Dans son dernier ouvrage, Un ermite dans la grande maison, Carmen Boustani raconte comment Myriam, la narratrice, venue se reposer dans la maison familiale, tombe sur un carton poussiéreux dans lequel sont conservés des entretiens avec abouna, comprendre le père Antonios Tarabay, un des derniers ermites de la Vallée sainte. Interview.
 

Qu’a appris Myriam sur la Vallée sainte et sur l’identité d’Antonios Tarabay, à travers les fiches qu’elle a trouvées?
La narratrice, venue passer un court séjour, dans la maison familiale déserte, découvre une boîte poussiéreuse pleine de fiches roses. Elle y reconnaît l’écriture penchée de sa sœur disparue depuis quelques années. Elle imagine de prime abord être tombée sur une correspondance amoureuse. A sa grande surprise, il s’agit de conversations avec le père Antonios Tarabay, un ermite qu’elle a rencontré dans la Vallée sainte. Il y avait vécu trente-deux ans avant d’être accueilli au couvent du Christ-Roi, à cause de sa maladie et de sa vieillesse. Le roman est composé de deux récits. L’un est véridique. Il raconte la vie de l’ermite depuis la Première Guerre mondiale et celle du silence. Il évoque la prière et l’expérience mystique où le corps est habité du transport des sens, des privations régénératrices et des jouissances mystiques, celles de l’âme. Myriam est sidérée de la description d’un corps, si frêle et malade, et d’un visage rayonnant de paix et de sérénité. Le second volet porte sur la vie de Myriam et sur l’amour.

**Consigne**
Recopiez le passage du texte source qui va de « Dans son dernier » jusqu'à « qu’elle a trouvées? » inclus.

**Extrait de données**
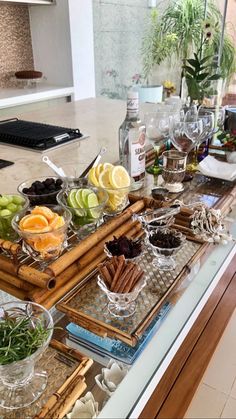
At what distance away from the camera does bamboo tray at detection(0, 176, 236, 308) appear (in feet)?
--
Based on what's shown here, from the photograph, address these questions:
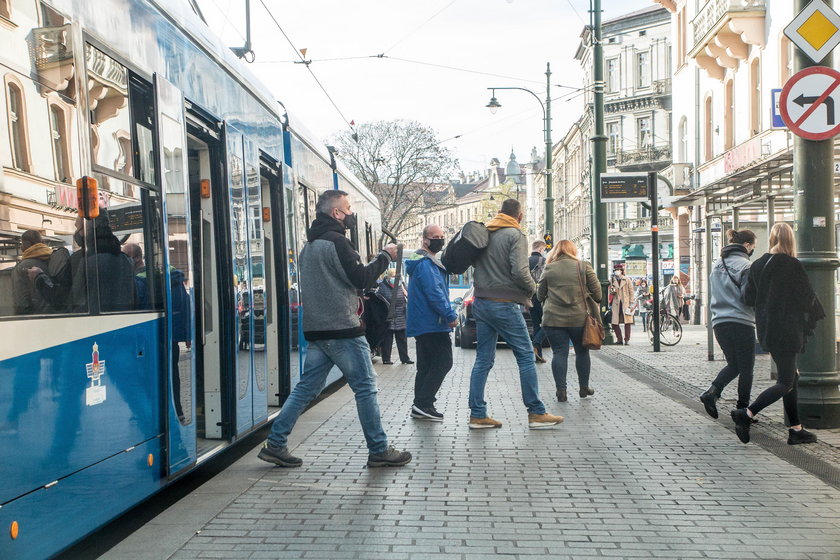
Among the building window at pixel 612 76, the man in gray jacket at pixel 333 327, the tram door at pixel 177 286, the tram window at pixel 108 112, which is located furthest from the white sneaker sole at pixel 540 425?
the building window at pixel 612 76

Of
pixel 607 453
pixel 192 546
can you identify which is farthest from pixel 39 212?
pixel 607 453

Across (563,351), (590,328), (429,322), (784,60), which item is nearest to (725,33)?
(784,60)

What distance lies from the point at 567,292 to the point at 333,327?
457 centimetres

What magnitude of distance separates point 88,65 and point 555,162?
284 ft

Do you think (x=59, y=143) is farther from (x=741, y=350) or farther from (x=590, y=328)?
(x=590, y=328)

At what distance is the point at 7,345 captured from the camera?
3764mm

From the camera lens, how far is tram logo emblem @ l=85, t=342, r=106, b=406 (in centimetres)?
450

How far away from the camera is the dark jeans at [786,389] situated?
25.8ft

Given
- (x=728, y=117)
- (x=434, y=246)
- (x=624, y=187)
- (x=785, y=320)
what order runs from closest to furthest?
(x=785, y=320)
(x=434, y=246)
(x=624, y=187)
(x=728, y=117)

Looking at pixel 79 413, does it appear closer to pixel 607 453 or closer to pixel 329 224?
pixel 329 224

**Votre réponse**
Dans son dernier ouvrage, Un ermite dans la grande maison, Carmen Boustani raconte comment Myriam, la narratrice, venue se reposer dans la maison familiale, tombe sur un carton poussiéreux dans lequel sont conservés des entretiens avec abouna, comprendre le père Antonios Tarabay, un des derniers ermites de la Vallée sainte. Interview.
 

Qu’a appris Myriam sur la Vallée sainte et sur l’identité d’Antonios Tarabay, à travers les fiches qu’elle a trouvées?